If your brand is fast gaining ground and you need to reach more customers than those who visit your existing retail shop, worry no more. Department stores, which we have a glut of in this country, are just waiting for you to invade as a store concessionaire. Besides satisfying a wide range of consumers’ needs, department stores could offer you space through a concession arrangement, which would elevate your business to the next level.
Want to be a department store concessionaire? Here’s how:
• To explore your chances of becoming a concessionaire, first you have to make contact with the right people, like those of a department store’s merchandising team that are authorized to receive and approve applications for a concession.
“You may get in touch with them through their phone numbers, e-mail or websites,” suggests Angela Perez-Rubio, Robinsons Department Store assistant vice president (AVP) for merchandising. “Also, visit them at their office to acquire more details and, at the same time, meet them personally since they are the ones whom you would be working with in the process.”
• After obtaining all the needed information, formalizing your application comes next. Submit a Letter of Intent along with the comprehensive profile of your company, brand concept and merchandise list.

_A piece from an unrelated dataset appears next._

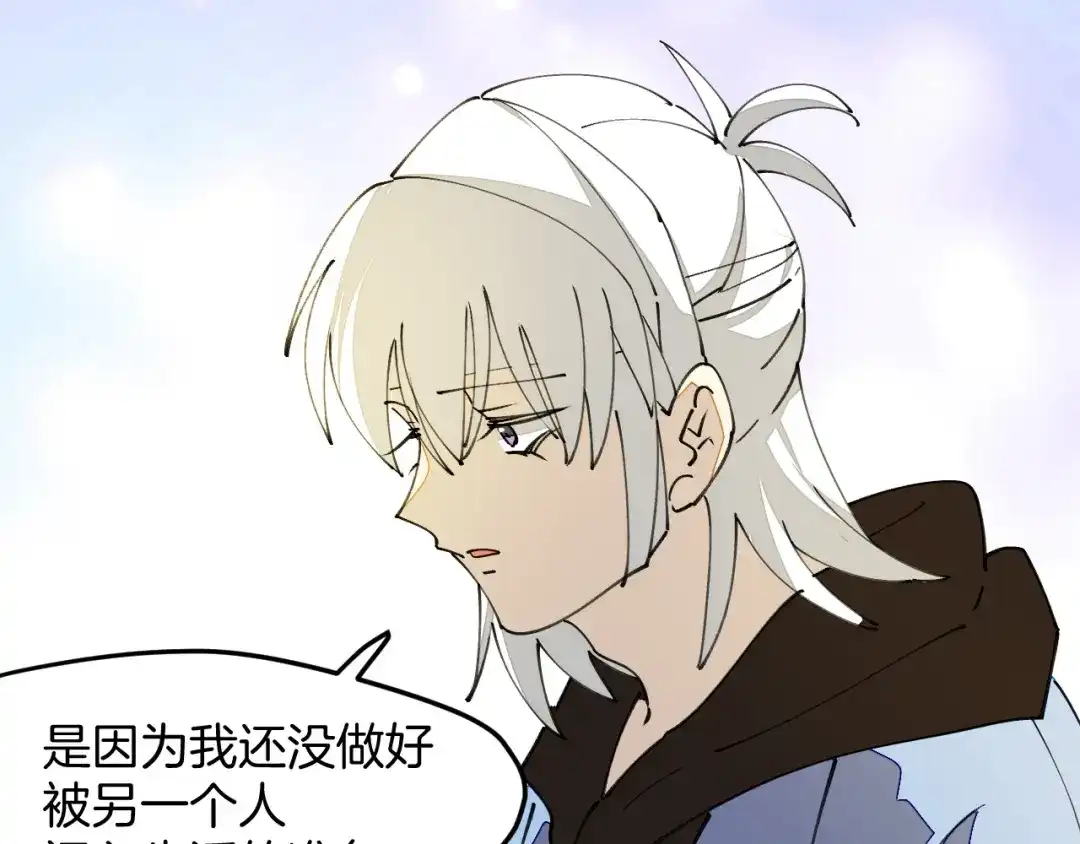 《师父竟然想刀我》第27话 坦白 第77页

These are just some of the paperwork you need to accomplish for the department store.
• Although you only need to present your business permits at the department store’s request, these documents must always be on hand so as to avoid being caught empty-handed when asked about them.
• Prospective concessionaires “are expected to have legitimate businesses upon application with a department store,” explains Preachy Zorilla, who is also an AVP for merchandising of the Gokongwei-owned department store. “Otherwise, you’ll have a slim chance of being accepted, for it shows that you’re incapable of sustaining the business not only financially but operationally as well.”
• Payments also depend on the department store offering a concession. While some do not require a prospective concessionaire to pay a fee, it’s still advisable to be financially prepared, as others may ask for a bond of some sort as a security measure, Zorilla says.